The Last Leg (Part 1 of 2)

Presenter:   Larry Kirkpatrick

Location:    Mentone Seventh-day Adventist Church, California, USA

Delivery:    2006-01-07 22:44Z

Publication: GreatControversy.org 2006-01-07 22:44Z

Type:        Sermon

URL: http://www.greatcontroversy.org/gco/rar/kir-tll1.php


Stalled on the Ride Home

One-hundred-sixty-two years ago God raised up a people. He had begun just before that with the Advent movement, but it was in 1844 that new developments began the train of events that would bring into being the Seventh-day Adventist Church. The Reformation that had begun centuries earlier for long years had stalled. Little, if any, progress forward was being made.

This was not a situation that heaven would allow to persist indefinitely. God is ever working to bring His people home. No one in the universe is so persistent, investing thousands of years, to save as many as possible. We are born onto a precipice; we linger between destruction and eternity but briefly, then align as we choose. But for Him, we all would choose death. Because of Him, all may choose life.

Meandering in leisurely circuitous routes is not our mission; playing church, just doing church as usual, is not God’s intended purpose for us. The reason that the Seventh-day Adventist Church exists is to prepare people for translation—for living with the God who is ultimate goodness for all eternity. The reason you are a part of this church is because it is heaven’s best agency on the planet to prepare you for translation. The other reason is because you are committed, through your own influence, to, through the gifts God gives you, make it the best agency on the planet to prepare people for translation.

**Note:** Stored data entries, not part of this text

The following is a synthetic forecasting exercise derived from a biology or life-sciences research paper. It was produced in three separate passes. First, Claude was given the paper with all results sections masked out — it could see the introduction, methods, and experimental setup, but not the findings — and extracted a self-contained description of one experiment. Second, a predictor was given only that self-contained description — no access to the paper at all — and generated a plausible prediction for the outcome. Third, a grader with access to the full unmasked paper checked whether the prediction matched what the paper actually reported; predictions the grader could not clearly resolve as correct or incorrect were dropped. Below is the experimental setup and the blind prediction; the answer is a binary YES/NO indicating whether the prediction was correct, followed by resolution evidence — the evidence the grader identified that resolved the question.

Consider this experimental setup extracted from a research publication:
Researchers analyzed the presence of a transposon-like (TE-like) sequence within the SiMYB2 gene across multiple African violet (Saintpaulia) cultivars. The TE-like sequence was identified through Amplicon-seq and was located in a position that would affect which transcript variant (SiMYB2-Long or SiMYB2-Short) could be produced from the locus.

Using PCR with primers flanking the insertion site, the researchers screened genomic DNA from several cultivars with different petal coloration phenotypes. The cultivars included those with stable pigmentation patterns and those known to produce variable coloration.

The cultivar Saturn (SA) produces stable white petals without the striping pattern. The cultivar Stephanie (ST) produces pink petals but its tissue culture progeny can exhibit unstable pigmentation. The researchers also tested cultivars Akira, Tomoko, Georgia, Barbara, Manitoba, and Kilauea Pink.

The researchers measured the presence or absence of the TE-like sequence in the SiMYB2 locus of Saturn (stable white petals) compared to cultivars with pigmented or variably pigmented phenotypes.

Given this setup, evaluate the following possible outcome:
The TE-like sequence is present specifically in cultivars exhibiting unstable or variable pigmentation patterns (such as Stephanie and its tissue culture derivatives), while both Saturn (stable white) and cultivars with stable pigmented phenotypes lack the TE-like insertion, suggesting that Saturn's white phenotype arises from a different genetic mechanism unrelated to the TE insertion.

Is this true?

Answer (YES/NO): NO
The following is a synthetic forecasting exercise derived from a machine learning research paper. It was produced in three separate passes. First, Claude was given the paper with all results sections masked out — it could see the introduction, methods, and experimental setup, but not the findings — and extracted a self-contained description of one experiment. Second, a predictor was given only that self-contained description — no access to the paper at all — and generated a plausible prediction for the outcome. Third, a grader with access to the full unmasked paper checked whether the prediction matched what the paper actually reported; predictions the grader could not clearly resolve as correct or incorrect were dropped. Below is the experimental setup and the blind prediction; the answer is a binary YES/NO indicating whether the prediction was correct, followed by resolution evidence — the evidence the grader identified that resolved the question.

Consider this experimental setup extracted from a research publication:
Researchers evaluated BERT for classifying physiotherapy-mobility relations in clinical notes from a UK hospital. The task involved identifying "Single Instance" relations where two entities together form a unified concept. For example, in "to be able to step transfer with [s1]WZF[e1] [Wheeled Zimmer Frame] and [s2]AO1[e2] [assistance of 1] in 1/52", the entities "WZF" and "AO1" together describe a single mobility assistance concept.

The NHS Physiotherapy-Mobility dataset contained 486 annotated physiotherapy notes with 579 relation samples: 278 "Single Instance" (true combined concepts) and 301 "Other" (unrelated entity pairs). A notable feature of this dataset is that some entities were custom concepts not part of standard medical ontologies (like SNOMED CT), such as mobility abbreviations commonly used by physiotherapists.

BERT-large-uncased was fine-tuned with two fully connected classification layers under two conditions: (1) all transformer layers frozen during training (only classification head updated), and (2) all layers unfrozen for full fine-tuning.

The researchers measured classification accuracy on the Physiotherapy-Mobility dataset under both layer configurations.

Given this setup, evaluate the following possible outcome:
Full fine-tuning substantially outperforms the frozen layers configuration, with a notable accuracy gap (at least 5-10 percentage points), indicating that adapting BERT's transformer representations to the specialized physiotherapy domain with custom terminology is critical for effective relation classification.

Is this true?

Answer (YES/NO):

If we are honest, we must admit that for many decades there has been but little real motion forward. Laodiceanism is in full blossom and the flower smells bad.

We look at this denomination and remember that the church militant is not the church triumphant. But time never stops moving. So much is against us. It is the escalator experience: we must advance faster than the escalator is moving in the opposite direction. To standstill is to retrograde.

God brought this movement into being in answer to Bible prophecy, and if we will be honest, we have misused it. God brought forth a people and gave them present truth in full flower. But we have not appreciated that which the Spirit of Christ has delivered to us. Down through the ages the church descended; Ephesus downward to Smyrna, Smyrna downward to Pergamos, Pergamos downward to Thyatira. But God began to bring us back out; Thyatira to Sardis, Sardis upward to Philadelphia, Philadelphia upward to Laodicea. God raised up this movement of which you and I are a part. He took His people to the very brink, to the last leg of the journey. And there, we faltered.

The Times of Restitution

But one day, our contentedness must end. One day, our holding-pattern approach must collapse. One day, our true nature must be manifest. The apocalyptic movement in theory must meet the apocalyptic movement in realized form. Potential will be realized in the actual world, and the movement will begin moving again. At last the Reformation will advance to completion.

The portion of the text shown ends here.